Jan Chozen Bays, uma pediatra e praticante do budismo, foi responsável por desmembrar a fome em nove tipos. Ela auxiliou na percepção das sutilezas do desejo de comer, da fome emocional, dos estímulos olfativos, visuais, celulares e saudosistas que podem conduzir ao comer.
Perceber sinais de fome e saciedade e notar mensagens corporais, afetivas e detonadas pela memória permite a detecção de medos, ansiedades e estressores.
Respostas ao stress exigem que nosso organismo esteja em alerta e pronto para a luta ou a fuga. A atenção está menos dentro do que naquilo que julgamos ser a ameaça. O stress em si abre o apetite, pois instintivamente é preciso glicose para energizar o organismo para a pronta reação às ameaças.

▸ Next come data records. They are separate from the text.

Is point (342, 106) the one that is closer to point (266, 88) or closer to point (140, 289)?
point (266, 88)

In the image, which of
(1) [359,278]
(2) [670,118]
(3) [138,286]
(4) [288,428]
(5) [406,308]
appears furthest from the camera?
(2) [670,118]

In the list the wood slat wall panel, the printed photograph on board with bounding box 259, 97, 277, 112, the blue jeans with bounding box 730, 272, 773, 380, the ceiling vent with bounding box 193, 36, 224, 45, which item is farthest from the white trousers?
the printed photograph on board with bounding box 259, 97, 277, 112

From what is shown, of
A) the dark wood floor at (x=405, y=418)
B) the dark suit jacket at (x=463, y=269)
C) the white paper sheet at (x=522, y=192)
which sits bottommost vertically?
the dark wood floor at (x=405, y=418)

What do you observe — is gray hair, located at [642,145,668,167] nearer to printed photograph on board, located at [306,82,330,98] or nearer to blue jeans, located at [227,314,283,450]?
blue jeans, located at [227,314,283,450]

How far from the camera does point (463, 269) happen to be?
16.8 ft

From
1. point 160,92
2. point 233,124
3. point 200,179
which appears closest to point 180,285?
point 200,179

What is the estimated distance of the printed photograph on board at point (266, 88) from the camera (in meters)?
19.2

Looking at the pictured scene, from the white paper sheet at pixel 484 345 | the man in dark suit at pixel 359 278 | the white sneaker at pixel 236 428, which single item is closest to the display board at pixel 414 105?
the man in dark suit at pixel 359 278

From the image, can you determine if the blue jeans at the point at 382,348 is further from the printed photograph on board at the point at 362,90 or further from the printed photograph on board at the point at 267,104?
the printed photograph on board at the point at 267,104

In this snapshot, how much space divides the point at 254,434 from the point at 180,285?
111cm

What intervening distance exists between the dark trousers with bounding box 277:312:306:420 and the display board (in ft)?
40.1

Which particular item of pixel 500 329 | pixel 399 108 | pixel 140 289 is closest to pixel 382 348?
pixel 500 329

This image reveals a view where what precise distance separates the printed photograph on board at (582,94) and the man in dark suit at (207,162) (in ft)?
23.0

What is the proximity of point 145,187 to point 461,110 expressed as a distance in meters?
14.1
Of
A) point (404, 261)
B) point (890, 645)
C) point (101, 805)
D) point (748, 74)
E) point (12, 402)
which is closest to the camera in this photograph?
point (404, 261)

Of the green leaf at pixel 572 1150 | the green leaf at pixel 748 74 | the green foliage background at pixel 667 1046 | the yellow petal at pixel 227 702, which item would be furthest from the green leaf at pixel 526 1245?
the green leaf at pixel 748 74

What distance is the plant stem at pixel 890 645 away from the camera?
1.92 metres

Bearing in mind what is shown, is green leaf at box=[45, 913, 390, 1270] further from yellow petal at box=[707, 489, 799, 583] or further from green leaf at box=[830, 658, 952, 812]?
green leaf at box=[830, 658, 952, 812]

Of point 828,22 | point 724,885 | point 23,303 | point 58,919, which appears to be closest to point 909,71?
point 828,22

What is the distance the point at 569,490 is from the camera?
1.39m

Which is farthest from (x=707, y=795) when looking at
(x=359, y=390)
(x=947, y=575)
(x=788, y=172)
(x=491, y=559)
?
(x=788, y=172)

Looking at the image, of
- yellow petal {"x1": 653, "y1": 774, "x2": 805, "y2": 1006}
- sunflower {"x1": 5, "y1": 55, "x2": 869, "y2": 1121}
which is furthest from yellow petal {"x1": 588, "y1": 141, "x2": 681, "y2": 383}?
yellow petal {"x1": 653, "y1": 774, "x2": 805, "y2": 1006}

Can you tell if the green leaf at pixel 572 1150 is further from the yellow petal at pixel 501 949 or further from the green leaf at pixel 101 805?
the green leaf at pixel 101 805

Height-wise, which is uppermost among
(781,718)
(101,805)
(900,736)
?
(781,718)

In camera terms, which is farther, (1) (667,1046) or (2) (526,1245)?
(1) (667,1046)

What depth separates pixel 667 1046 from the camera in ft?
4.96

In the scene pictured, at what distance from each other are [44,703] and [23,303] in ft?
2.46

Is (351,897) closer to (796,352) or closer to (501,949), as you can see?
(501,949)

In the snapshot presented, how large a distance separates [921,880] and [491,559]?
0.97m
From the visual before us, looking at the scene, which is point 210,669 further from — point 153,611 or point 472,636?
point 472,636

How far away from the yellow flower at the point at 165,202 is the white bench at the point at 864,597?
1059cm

Uma das fugas adaptativas é o conforto via alimento para alívio do stress: um consolo pelo esforço e desgaste.
Primeiro passo para monitorar qualquer comportamento que seja foco de mudança é: RESPIRE!
Pessoas que levam um susto ou estão em estado de pânico costumam inspirar e prender o ar. Elas ficam com o pulmão cheio, o diafragma contraído e a sensação de que estão sem ar. A expiração só se completa com a exalação do ar, em que o relaxamento necessário.
O segundo passo é entrar com o lado racional da mente capaz de estabelecer um diálogo consigo mesma. Pergunte-se: Quem dentro de mim está com fome? É este lado que está com fome? É de comida que necessita ou é outro tipo de energia?
O terceiro passo é alimentar mansamente seu lado faminto, com consciência, gentileza e acolhimento, pois quanto mais faminto mais animalesco. Já é reconhecida pela ciência comportamental que a privação leva à compulsão. Mas vá com calma e com alma.
O quarto passo é o respeito pelos próprios limites. Se já foram reconhecidas vias neurais responsáveis pela aprendizagem, não vamos facilitar reforçando aprendizagens que queremos enfraquecer. Então, nada de ficar se expondo muito e testando força de vontade. Aos poucos sentirá que comer com carinho e consciência, faz com que a quantidade não tenha tanta importância. Terá a experiência do máximo do prazer com o mínimo de estímulos, pois sua atenção será o canal amplificador da experiência. Assim, estímulos que hoje ameaçam, amanhã serão neutros. Pode acreditar!